**Excerpted passage:**
--- Start ---
Stanc3 parallel reduce_sum

I am opening another thread as the parallel autodiff v3 one seems long enough already. This one is oriented towards trying to add stanc3 support for reduce_sum. I am far from a stanc3 guru, but love to learn new stuff, especially with a real task like this.

I took the model from https://github.com/stan-dev/math/wiki/Parallel-reduce_sum-project-page and trimmed it down to a basic example https://gist.github.com/rok-cesnovar/832f9752fc2a8ba7ae7b3da3eb5f2743 (EDIT: see revision 1)

So the first request would be to someone to double check that I trimmed it correctly. Is this how this was intended for use?

For now I managed to get stanc3 to output the following hpp file https://gist.github.com/rok-cesnovar/3fd4f2326a667cd9e31c7e14a6ee32f5 (EDIT: see revision 1)

I havent setup cmdstan with the reduce_sum branch yet to try if it compiles and all (will do that tomorrow).

If someone skimms through the hpp to let me know if this is close to what was expected or if I completely missed the point.

Thanks.

cc @wds15, @bbbales2, @stevebronder

2 Likes

Right now the arguments go:

shared_array, grainsize, stream, ...

Like:

template <typename ReduceFunction, typename Vec, require_vector_like_t<Vec>...,
          typename... Args>
auto reduce_sum(const Vec& vmapped, std::size_t grainsize, std::ostream* msgs,
                const Args&... args)

The code you generated looks fine, just the arguments look like:

grainsize, y, ..., stream

I don’t mind if grainsize and y get swapped around, but stream needs to go before the variadic bit for the C++ type deduction to work properly.

1 Like

Also this looks awesome I am so excited to try this thanks!

1 Like

Thanks. Good call on the stream and variadic stuff.
I am almost sure this is missing one of the functors from https://discourse.mc-stan.org/uploads/short-url/5hKzxFfjOZG9cyX3Jz09olvCPjO.hpp. My first goal here is to see what is missing in this initial generated code to get it to compile and run.

Also is the example Stan code here correct then?

that example goes grainsize, y ...

So this Stan code:

  real lpmf = reduce_sum(hierarchical_reduce, grainsize, y, log_lambda_group, gidx);

Compiles to:

        lpmf = reduce_sum<hierarchical_reduce_functor__>(grainsize, y,
                 log_lambda_group, gidx, pstream__);

And this:

real hierarchical_reduce(int start, int end, int[] y_slice, real[] log_lambda_group, int[] gidx) {
    return poisson_log_lpmf(y_slice| log_lambda_group[gidx[start:end]]);   
  }

Compiles to:

template <typename T3__>
typename boost::math::tools::promote_args<T3__>::type
hierarchical_reduce(const int& start, const int& end,
                    const std::vector<int>& y_slice,
                    const std::vector<T3__>& log_lambda_group,
                    const std::vector<int>& gidx, std::ostream* pstream__) {
  using local_scalar_t__ = typename boost::math::tools::promote_args<T3__>::type;
  const static bool propto__ = true;
  (void) propto__;
  
  try {
    current_statement__ = 43;
    return poisson_log_lpmf<false>(y_slice,
             rvalue(log_lambda_group,
               cons_list(
                 index_multi(rvalue(gidx,
                               cons_list(index_min_max(start, end),
                                 nil_index_list()), "gidx")),
                 nil_index_list()), "log_lambda_group"));
  } catch (const std::exception& e) {
    stan::lang::rethrow_located(e, locations_array__[current_statement__]);
      // Next line prevents compiler griping about no return
      throw std::runtime_error("*** IF YOU SEE THIS, PLEASE REPORT A BUG ***"); 
  }
  
}

struct hierarchical_reduce_functor__ {
template <typename T3__>
typename boost::math::tools::promote_args<T3__>::type
operator()(const int& start, const int& end, const std::vector<int>& y_slice,
           const std::vector<T3__>& log_lambda_group,
           const std::vector<int>& gidx, std::ostream* pstream__)  const 
{
return hierarchical_reduce(start, end, y_slice, log_lambda_group, gidx,
         pstream__);
}
};

I think that’s all you should need.
--- End ---
**Excerpted data:**
--- Start ---
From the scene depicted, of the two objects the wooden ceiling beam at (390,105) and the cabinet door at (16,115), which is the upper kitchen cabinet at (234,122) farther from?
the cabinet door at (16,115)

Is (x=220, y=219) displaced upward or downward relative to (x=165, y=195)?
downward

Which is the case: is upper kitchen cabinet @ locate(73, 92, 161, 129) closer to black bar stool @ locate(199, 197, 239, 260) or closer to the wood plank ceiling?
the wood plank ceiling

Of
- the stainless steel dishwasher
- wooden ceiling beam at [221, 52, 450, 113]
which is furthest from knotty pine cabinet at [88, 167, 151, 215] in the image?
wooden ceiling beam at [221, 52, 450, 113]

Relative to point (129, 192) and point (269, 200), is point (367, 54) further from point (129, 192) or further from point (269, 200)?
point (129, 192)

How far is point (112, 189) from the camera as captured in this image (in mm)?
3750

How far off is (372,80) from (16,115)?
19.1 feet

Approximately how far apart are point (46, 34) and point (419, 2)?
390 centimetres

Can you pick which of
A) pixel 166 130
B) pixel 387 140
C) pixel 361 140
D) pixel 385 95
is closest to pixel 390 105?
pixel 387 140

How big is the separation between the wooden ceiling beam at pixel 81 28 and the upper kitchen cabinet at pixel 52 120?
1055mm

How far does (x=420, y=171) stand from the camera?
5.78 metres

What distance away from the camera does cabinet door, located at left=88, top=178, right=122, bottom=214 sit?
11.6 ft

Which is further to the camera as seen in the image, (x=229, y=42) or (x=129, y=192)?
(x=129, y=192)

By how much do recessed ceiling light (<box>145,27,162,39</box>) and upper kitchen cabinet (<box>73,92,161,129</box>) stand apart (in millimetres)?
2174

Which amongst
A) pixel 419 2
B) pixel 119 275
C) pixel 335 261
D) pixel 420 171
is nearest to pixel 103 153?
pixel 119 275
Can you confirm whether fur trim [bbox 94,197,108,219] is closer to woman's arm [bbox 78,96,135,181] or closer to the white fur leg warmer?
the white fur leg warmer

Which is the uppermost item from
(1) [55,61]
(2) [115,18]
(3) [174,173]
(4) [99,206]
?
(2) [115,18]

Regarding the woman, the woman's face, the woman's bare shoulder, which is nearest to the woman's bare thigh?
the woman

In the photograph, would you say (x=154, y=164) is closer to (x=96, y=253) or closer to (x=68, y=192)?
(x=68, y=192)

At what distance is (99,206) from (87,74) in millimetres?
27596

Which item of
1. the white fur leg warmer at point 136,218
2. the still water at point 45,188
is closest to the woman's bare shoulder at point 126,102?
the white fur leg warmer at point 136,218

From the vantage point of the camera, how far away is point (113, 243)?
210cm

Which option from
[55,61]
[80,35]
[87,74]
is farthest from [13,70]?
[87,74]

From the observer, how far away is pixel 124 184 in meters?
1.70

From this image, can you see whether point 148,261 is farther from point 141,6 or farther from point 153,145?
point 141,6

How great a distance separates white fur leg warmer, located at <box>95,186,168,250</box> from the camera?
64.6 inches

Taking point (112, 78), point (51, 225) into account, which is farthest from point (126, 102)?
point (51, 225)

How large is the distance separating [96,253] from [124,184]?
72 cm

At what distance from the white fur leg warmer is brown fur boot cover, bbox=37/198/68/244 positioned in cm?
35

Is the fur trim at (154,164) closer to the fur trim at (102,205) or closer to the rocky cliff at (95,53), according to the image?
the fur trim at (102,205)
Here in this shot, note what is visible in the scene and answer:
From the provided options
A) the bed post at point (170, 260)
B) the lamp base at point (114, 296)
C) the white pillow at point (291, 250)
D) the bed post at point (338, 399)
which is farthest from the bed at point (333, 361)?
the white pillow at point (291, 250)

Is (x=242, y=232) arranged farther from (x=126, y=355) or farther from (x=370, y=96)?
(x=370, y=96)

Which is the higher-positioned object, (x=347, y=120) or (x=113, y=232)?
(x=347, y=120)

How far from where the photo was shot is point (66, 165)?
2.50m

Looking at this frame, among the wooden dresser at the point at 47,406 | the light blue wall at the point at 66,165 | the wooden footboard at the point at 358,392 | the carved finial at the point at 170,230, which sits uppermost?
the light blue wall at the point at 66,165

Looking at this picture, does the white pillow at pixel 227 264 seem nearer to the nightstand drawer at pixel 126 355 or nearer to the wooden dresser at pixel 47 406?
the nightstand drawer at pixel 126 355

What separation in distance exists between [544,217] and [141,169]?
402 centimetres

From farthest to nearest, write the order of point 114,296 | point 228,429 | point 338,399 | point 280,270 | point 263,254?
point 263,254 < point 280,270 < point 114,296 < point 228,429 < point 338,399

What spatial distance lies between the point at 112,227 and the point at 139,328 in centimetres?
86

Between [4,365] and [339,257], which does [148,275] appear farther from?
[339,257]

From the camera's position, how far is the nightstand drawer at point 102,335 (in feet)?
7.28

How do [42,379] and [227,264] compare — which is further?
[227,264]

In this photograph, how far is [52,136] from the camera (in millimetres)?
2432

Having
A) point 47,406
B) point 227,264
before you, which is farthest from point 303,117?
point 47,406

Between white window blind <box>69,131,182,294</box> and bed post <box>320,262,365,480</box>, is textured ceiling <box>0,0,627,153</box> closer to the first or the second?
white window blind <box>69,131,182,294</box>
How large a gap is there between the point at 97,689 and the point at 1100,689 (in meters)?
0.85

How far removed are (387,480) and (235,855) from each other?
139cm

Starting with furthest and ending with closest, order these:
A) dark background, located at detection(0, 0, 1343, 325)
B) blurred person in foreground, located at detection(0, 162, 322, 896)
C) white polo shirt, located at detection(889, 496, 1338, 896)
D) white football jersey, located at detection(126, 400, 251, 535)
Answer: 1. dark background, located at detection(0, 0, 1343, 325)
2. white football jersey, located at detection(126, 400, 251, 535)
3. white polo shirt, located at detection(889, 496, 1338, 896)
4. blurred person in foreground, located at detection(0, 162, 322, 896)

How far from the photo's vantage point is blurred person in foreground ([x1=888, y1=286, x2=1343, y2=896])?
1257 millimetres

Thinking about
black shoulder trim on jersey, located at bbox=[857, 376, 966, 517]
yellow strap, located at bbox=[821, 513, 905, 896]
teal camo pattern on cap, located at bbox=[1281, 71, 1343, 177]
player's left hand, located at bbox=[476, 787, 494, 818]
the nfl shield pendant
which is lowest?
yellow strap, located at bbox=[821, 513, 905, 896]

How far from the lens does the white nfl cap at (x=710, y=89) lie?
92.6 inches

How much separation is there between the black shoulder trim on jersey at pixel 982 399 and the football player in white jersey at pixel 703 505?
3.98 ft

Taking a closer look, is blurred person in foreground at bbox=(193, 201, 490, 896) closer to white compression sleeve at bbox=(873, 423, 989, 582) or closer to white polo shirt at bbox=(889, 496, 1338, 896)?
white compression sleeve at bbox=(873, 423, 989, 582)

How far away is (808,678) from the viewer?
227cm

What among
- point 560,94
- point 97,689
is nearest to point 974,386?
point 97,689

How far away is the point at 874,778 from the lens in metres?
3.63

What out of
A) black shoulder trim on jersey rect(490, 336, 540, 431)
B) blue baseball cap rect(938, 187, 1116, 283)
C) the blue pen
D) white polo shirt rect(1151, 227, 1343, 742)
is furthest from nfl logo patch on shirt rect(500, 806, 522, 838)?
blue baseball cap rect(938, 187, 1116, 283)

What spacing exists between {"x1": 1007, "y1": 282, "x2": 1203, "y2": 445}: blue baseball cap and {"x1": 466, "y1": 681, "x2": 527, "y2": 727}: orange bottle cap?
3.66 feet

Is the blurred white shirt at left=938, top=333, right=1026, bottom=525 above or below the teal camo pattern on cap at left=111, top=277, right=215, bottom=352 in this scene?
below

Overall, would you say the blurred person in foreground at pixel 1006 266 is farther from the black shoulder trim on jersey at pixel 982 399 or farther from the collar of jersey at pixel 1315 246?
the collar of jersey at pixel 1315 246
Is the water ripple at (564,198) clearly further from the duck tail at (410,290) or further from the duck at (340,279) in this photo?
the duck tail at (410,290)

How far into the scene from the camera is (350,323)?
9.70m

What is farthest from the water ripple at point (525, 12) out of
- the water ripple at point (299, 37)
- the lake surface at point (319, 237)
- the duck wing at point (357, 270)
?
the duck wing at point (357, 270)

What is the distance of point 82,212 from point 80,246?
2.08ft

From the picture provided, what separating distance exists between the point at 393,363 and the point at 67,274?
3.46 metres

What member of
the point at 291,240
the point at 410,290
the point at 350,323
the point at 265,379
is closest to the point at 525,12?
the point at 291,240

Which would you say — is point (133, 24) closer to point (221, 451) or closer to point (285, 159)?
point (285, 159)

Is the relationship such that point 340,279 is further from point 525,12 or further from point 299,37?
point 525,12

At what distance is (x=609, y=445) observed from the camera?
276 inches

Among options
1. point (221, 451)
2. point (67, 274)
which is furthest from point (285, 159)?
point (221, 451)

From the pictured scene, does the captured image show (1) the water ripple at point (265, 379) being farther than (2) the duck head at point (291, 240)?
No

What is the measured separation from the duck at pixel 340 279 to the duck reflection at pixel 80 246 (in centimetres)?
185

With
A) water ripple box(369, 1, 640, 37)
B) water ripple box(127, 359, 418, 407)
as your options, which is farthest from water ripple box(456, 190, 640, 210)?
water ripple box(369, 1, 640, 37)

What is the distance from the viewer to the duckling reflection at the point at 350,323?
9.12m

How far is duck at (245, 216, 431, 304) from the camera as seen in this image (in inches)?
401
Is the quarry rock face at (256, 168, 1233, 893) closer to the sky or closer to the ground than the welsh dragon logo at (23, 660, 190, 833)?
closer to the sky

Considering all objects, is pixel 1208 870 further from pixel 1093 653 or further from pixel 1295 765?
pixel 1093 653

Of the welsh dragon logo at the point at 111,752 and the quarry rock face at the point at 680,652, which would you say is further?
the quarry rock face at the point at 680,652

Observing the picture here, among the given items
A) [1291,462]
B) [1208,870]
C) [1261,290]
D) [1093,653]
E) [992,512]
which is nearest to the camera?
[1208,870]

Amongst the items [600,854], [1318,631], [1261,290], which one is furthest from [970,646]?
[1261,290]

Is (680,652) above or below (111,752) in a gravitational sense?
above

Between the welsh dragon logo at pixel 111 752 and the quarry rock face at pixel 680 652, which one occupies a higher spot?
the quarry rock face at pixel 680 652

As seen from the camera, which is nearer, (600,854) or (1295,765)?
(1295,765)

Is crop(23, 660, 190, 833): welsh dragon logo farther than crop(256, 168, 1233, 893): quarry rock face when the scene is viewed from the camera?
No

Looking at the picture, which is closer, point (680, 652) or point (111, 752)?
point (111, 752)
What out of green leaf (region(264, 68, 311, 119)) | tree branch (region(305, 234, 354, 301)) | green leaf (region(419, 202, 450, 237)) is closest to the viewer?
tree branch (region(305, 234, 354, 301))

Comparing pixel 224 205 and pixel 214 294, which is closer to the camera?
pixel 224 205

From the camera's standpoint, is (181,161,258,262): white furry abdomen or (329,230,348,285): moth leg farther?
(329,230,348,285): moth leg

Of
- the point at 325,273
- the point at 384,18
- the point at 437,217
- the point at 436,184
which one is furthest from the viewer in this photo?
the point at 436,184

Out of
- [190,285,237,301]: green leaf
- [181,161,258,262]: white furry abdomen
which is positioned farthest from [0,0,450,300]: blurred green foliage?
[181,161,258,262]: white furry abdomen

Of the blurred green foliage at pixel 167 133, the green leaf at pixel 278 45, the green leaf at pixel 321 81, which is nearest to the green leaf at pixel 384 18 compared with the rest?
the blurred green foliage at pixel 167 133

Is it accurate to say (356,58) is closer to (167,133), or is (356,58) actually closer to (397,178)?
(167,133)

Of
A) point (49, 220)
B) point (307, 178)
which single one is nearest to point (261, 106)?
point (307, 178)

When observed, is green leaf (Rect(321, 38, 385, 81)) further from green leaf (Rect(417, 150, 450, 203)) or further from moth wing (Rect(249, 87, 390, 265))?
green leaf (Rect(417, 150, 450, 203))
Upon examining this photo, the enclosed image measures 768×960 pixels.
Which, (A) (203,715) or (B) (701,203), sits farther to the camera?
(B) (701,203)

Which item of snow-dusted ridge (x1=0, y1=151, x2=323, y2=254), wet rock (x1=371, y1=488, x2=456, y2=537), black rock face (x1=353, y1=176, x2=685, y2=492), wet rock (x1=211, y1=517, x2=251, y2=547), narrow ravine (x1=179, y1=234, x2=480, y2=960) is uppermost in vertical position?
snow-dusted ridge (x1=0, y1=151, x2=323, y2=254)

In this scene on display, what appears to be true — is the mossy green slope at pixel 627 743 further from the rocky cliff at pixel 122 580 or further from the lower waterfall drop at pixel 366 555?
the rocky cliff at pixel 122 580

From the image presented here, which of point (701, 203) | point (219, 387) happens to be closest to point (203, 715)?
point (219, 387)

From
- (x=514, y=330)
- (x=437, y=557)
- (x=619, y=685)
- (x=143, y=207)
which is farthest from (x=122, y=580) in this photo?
--- End ---
**What is asked:**
1 – Condense the paragraph of the stanc3 reduce_sum thread beginning "I am opening another thread" into a short list of its main points.
2 – Transcribe the stretch of the stanc3 reduce_sum thread from "Also this looks" through "grainsize, y ...".
The listing is unrelated to the stanc3 reduce_sum thread.

**Answers to each task:**
1 –
- A new thread is opened because the parallel autodiff v3 thread is already long.
- Its aim is adding stanc3 support for reduce_sum.
- The poster is no stanc3 expert but likes learning new things, especially through a real task like this one.

2 –
Also this looks awesome I am so excited to try this thanks!

1 Like

Thanks. Good call on the stream and variadic stuff.
I am almost sure this is missing one of the functors from https://discourse.mc-stan.org/uploads/short-url/5hKzxFfjOZG9cyX3Jz09olvCPjO.hpp. My first goal here is to see what is missing in this initial generated code to get it to compile and run.

Also is the example Stan code here correct then?

that example goes grainsize, y ...